Помощники Судоплатова, переодетые в милицейскую форму, выскочили из соседней машины, подошли к агенту.
— Ваши документы, пожалуйста! — козырнув, попросил эмгэбэшник с погонами лейтенанта милиции.
— А в чем дело? — с небольшим иностранным акцентом спросил объект.
— Обыкновенная проверка. Из КПЗ сбежал опасный преступник. Вот мы и проверяем документы у всех подозрительных.
— Чего же вы нашли подозрительного во мне?
— Тот тоже одет налегке, в спортивном костюме. Да и по внешним данным некоторое сходство имеется.
Иностранец резанул острым глазом по милиционерам и, видимо почуяв что-то неладное, полез в карман, но дальше оперативного простора ему не предоставили.
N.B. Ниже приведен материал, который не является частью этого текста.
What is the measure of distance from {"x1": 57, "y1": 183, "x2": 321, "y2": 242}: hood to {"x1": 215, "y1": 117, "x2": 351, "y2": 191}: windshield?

Крепкие ребята зажали его с двух сторон, оттеснили с проезжей части. Он не успел и пикнуть, как оказался в машине, неловко зажатый плотными чекистами.
— Что происходит? — уже в кабине запротестовал он.
— Разве не видите, перед вами милиция. Проверка документов.
— Но зачем меня запихивать в машину? Я буду жаловаться. В этом городе разве советской власти не существует? Вот увидите, вас ждут большие неприятности…
— Существует, гражданин, советская власть. Существует. — Оперативник продолжал придавливать его за плечи. — Мы и есть та самая советская власть.
— Тогда объясните, за что меня арестовали.
— Да вы не беспокойтесь, все будет в полном порядке. Поговорим немного, выясним кое-что и отпустим.
— Я не желаю разговаривать в таком состоянии…
— Не надо поднимать лишнего шума. Мы учтем ваше настроение.
«Американец» начинал уже выходить из себя. Но тут повернувшийся к нему с переднего сиденья Могилевский достал из полевой сумки листок бумаги и авторучку.